Sid's workouts consisted of the three Olympic lifts'press, snatch, clean and jerk'and included power cleans, power snatches, snatch-grip high pulls, front and back squats, plus jerks from the rack if that lift was a problem. All of those with the exception of back squats fall into the category of high-skill exercises. You may not think the press qualifies, but it most certainly is a high-skill movement when you do it as a strength event. We did presses at every workout in order to perfect our form as much as our strength.
Workouts always started with the clean and press, mostly because the press was the first lift contested in meets. You did one clean, then five reps for the first three warmup sets, then followed that with five sets of three with the same weight; for example, 115, 135 and 155 for five, then five sets of three reps with 175. Next came either power snatches or power cleans done in the same manner, except you did fewer warmup sets for power cleans, since you'd already done quite a few cleans with the presses. On other days full cleans or full snatches followed the opening presses, performed with the same formula of sets and reps, three sets of five and five sets of three.

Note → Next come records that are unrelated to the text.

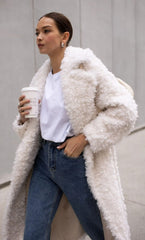 Teddy Bear Genuine Peruvian Wool Fur Coat Alaska® Outerwear Company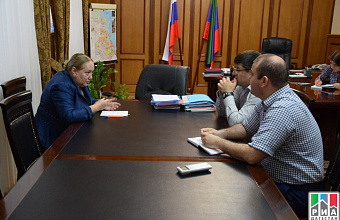 Tatyana Gamaley meets with head of Interethnic Journalism Guild 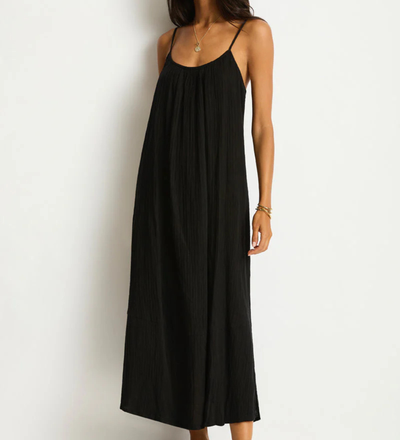 SEA LEVEL Sunset Tie Back Sundress - Black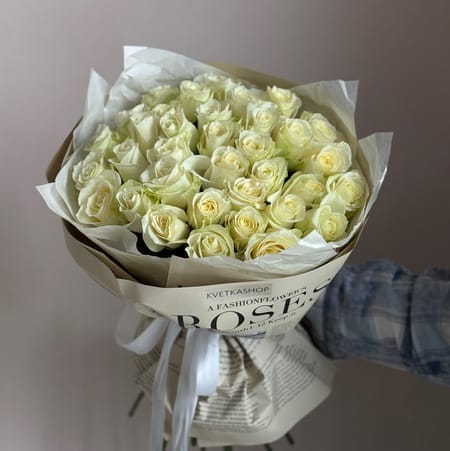 Букет роз "Афродита" 35 роз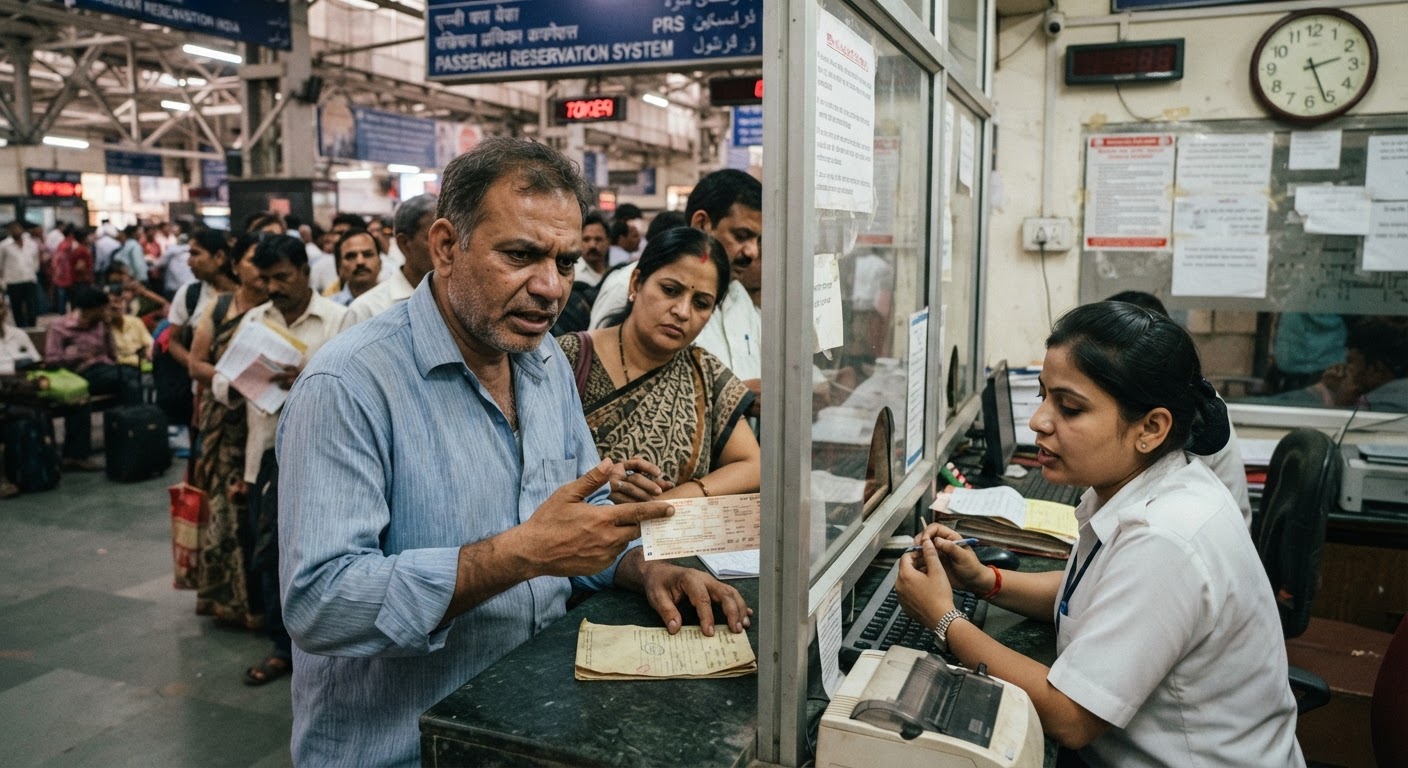 Indian Railways Refund Rules: Claim Money for Cancelled Trains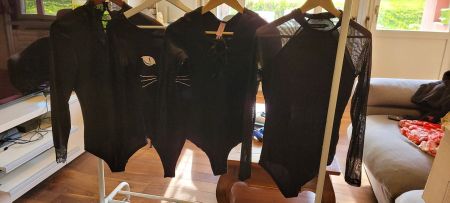 Body 4er Set, Grösse 38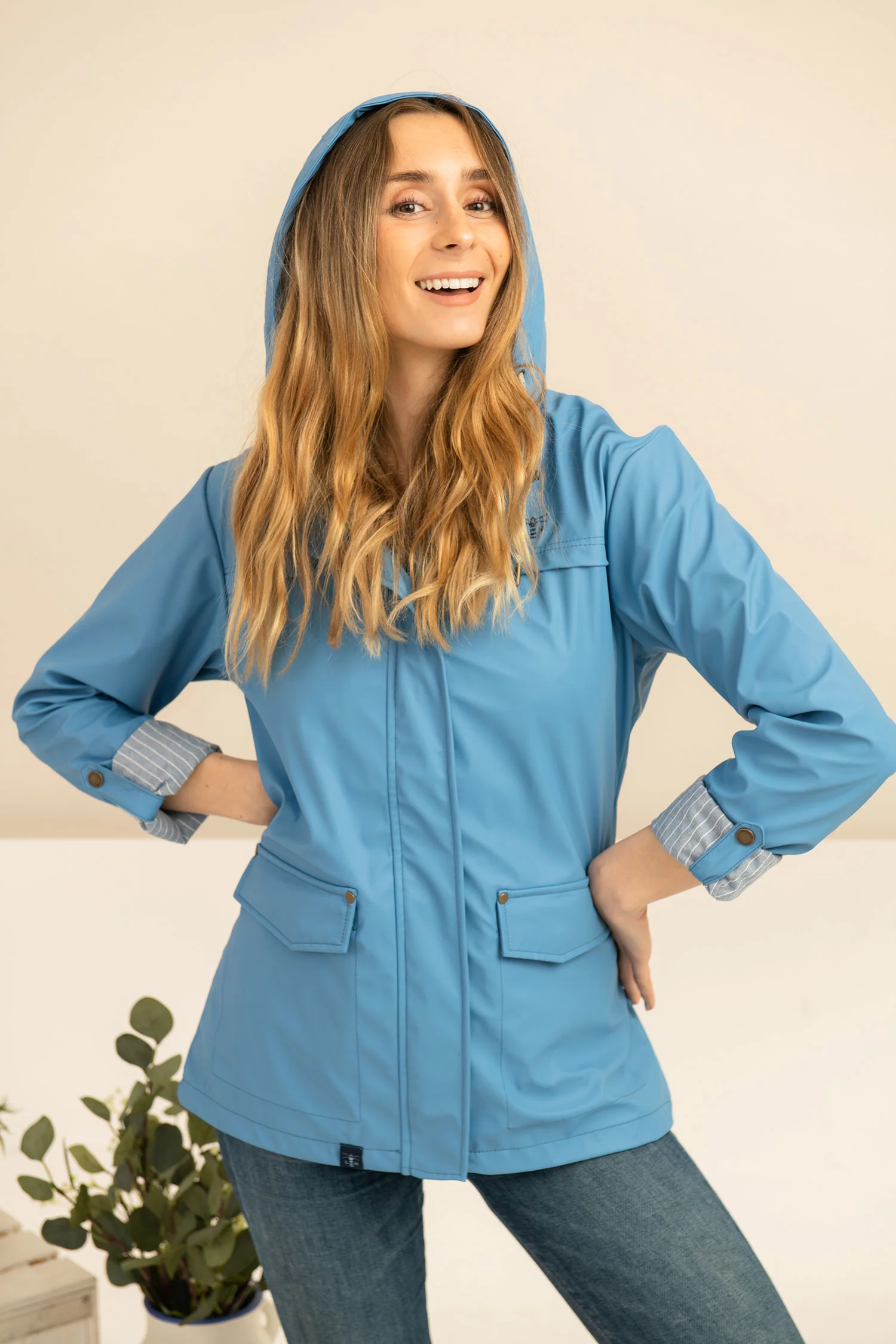 Lighthouse Bowline Short Rubberised Jacket - Image 13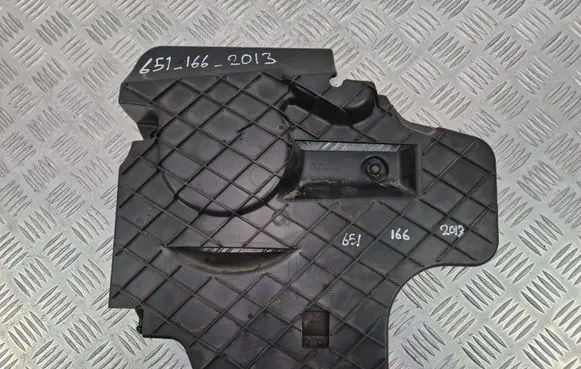 Mercedes-Benz GLE (W166 - C292) Timing belt guard (cover) A6510100175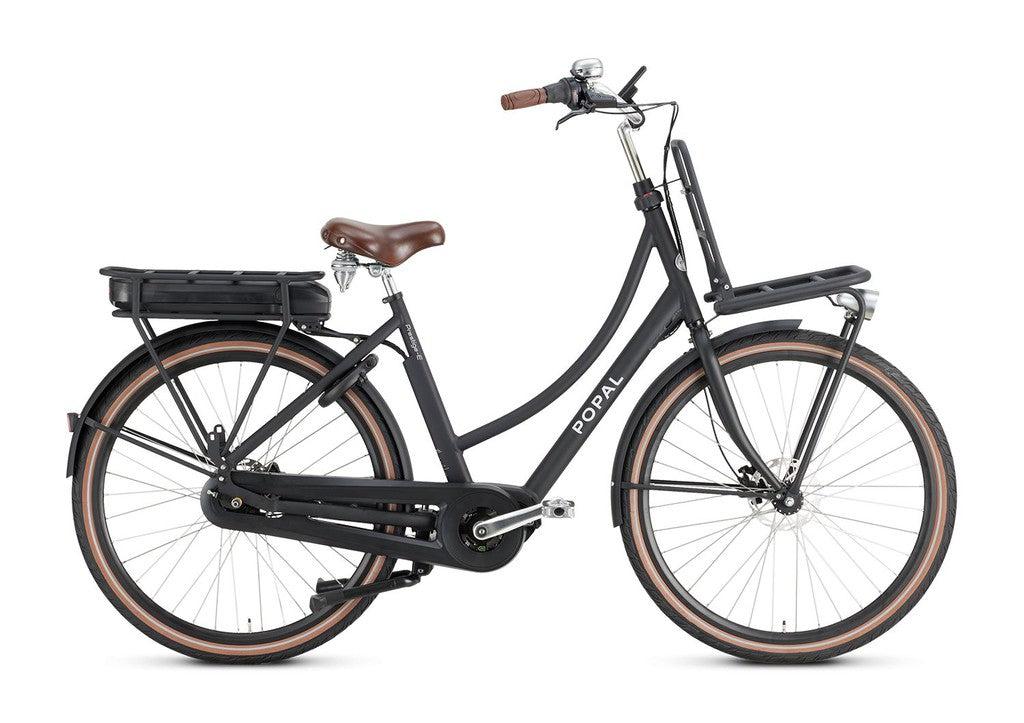 Daily Dutch Prestige E-Bike N7 28 inch Mat Zwart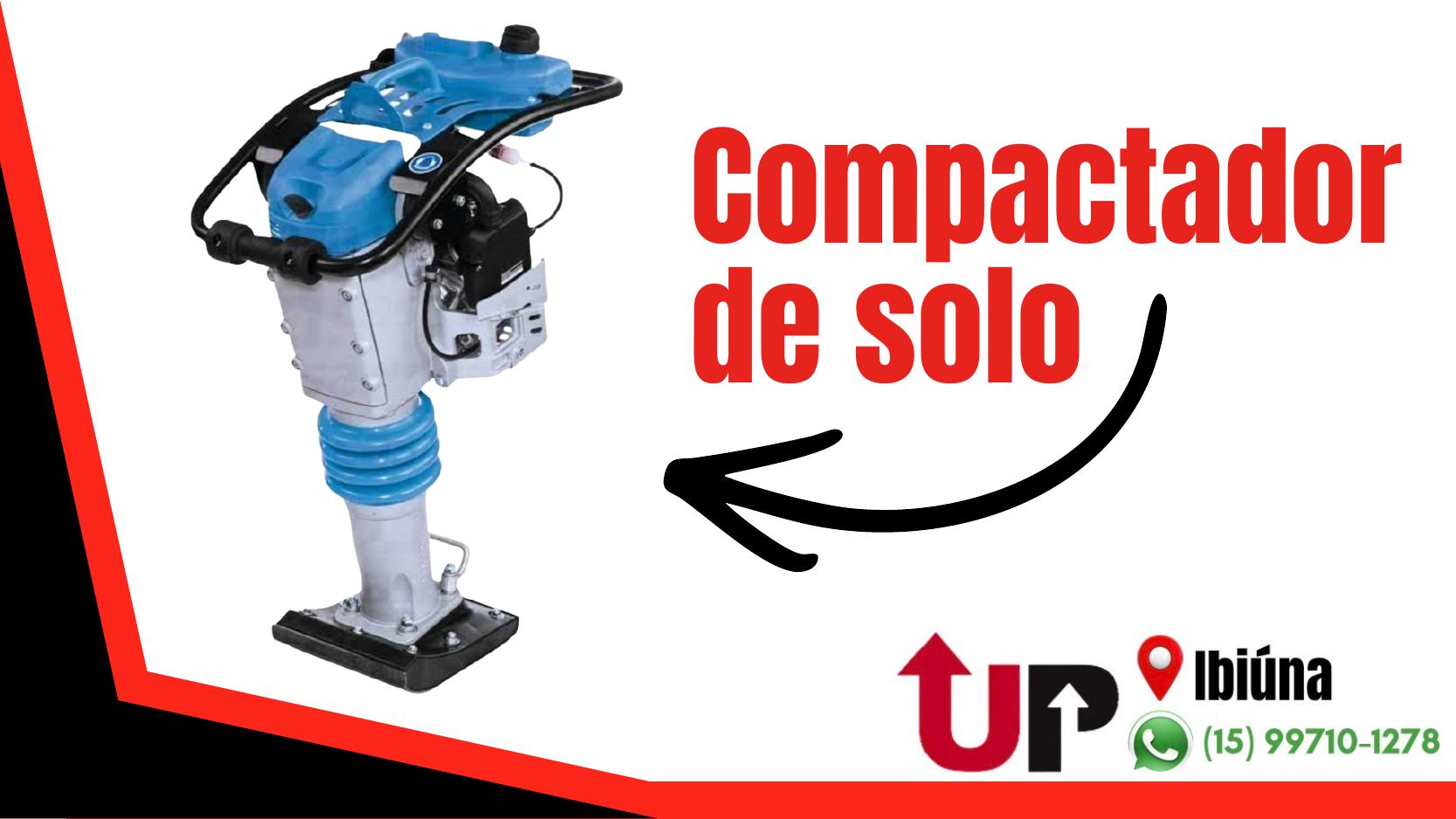 Compactador de Solo (Sapo)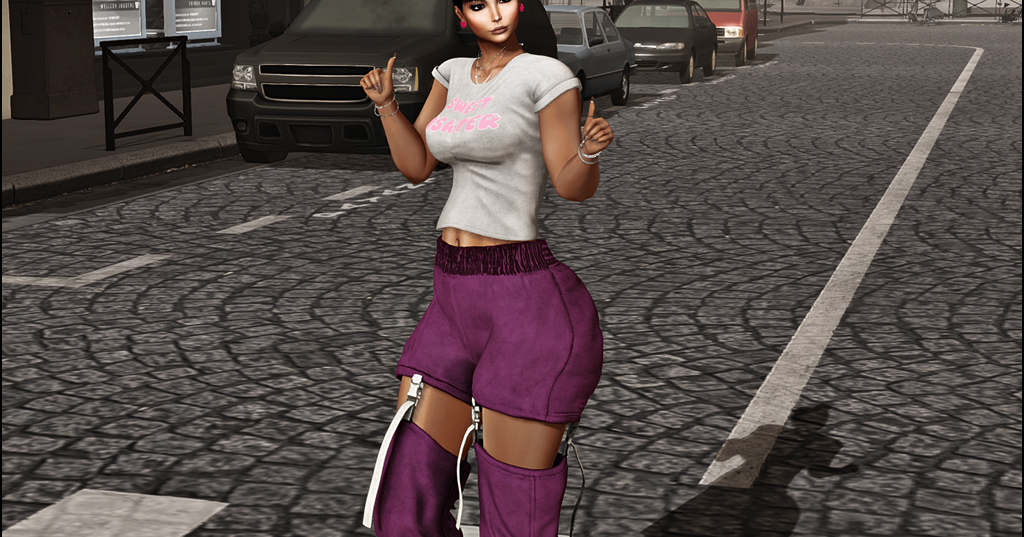 Fashion-Style-Glam: *Tooty Fruity pants in Darkside 5 *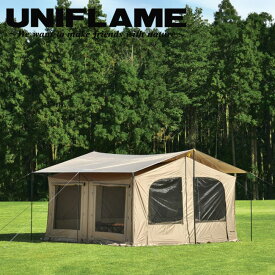 UNIFLAME ユニフレーム REVO レヴォスクエアメッシュウォール 4×4 TAN 682319 【 アウトドア キャンプ イベント BBQ 】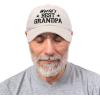 imageDALIX Worlds Best Grandpa Dad Hat Grandfather Gift Cotton CapBeige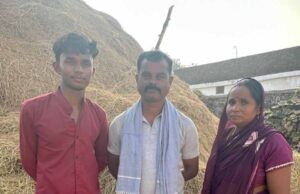 कृषक उन्नति योजना के तहत मिली राशि से कोमल साहू ने कराया बोर, खरीदा भैंस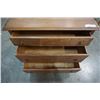 Image 10 : ANTIQUE 3 DRAWER DRESSER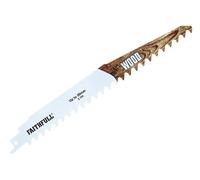 Faithfull FAISBS1141HM S1141Hm Wood Carbide Sabre Saw Blade 228Mm X 3 Tpi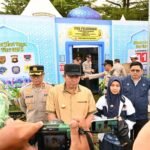 Wali Kota Pagar Alam Ludi Oliansyah Tinjau ke Sejumlah Pospam dan Pos Pelayanan Operasi Ketupat Musi 2026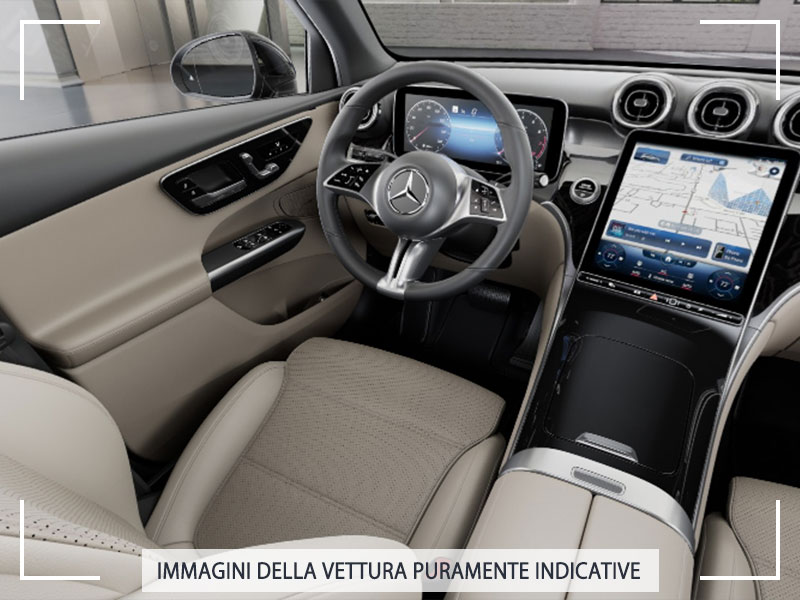 Offerta SUV e CrossOver Noleggio auto in promozione: MERCEDES-BENZ GLC 220D 4MATIC Mild Hybrid = l'offerta speciale del broker Medicredit Rent, con tariffa scontata Ibrida - diesel (MHEV)  foto 7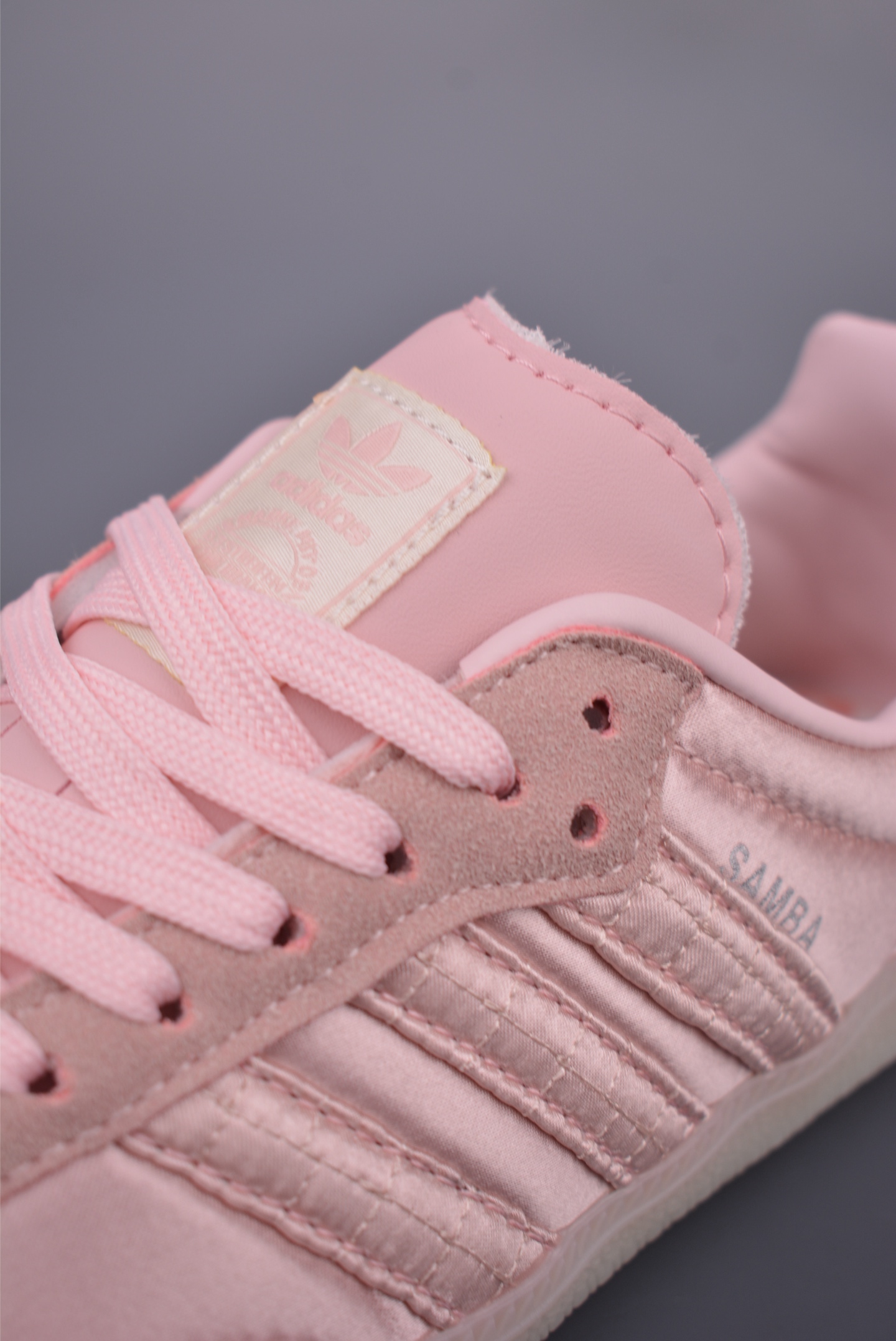 Adidas Samba OG Casual Sneakers - Multiple Material Pink Lace-up Shoes 7 i1750536648096 351 0 6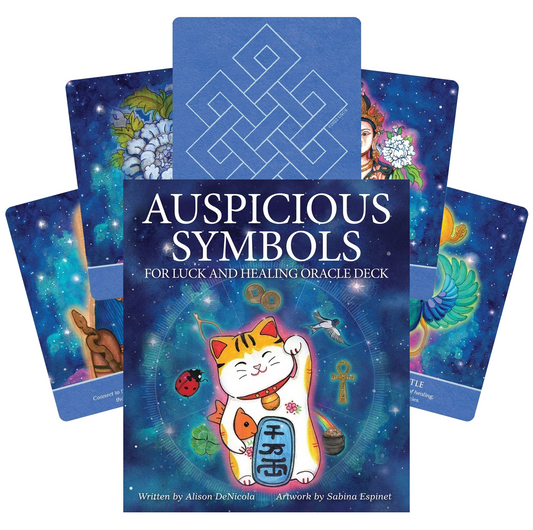 Auspicious Symbols for Luck and Healing - orakulo kortos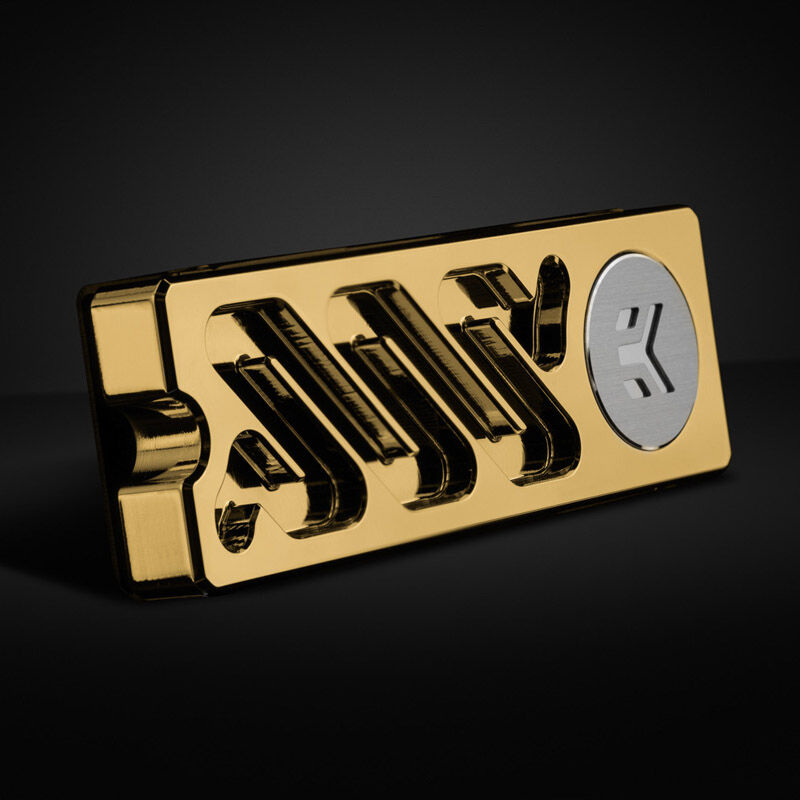 EK-Quantum Convection M.2 NVMe - Gold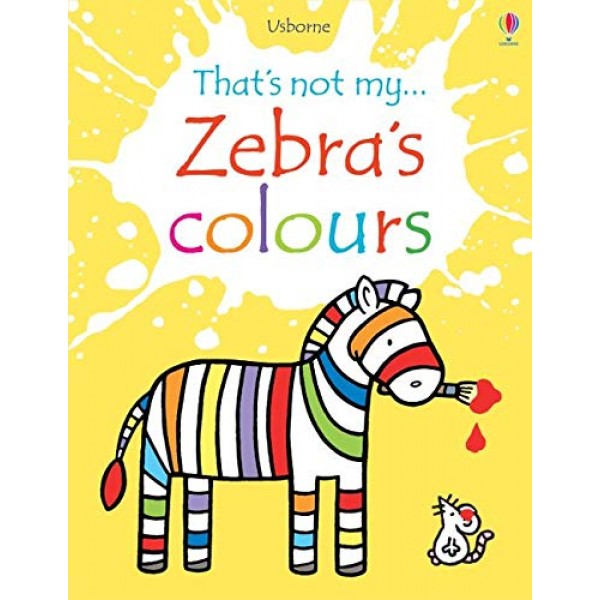 That's Not My Zebra's Colours
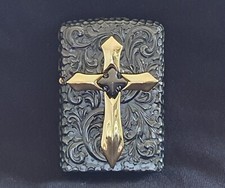 Mittelalterliches Golden KREUZ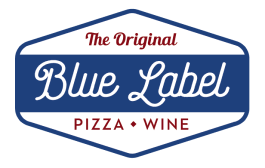 Blue Label Pizza Logo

Sid's trainees did snatch-grip high pulls at least once a week, right behind the full movements or the power cleans and power snatches, three to five sets, depending on how you felt, with no warmup sets necessary. If you started showing signs of fatigue, you stopped at three sets. You followed the same pattern with front squats and jerks from the rack, and did back squats for sets of fives.
There were no fancy gimmicks'no partials, negatives, rubber bands or chains'just lots of concentrated work on full-range technical exercises. What made the program so effective was the progression. If you were successful with your five work sets at 175 on the press, your next press session would look like this: 115, 135 and 155 for five, then five sets of three with 180.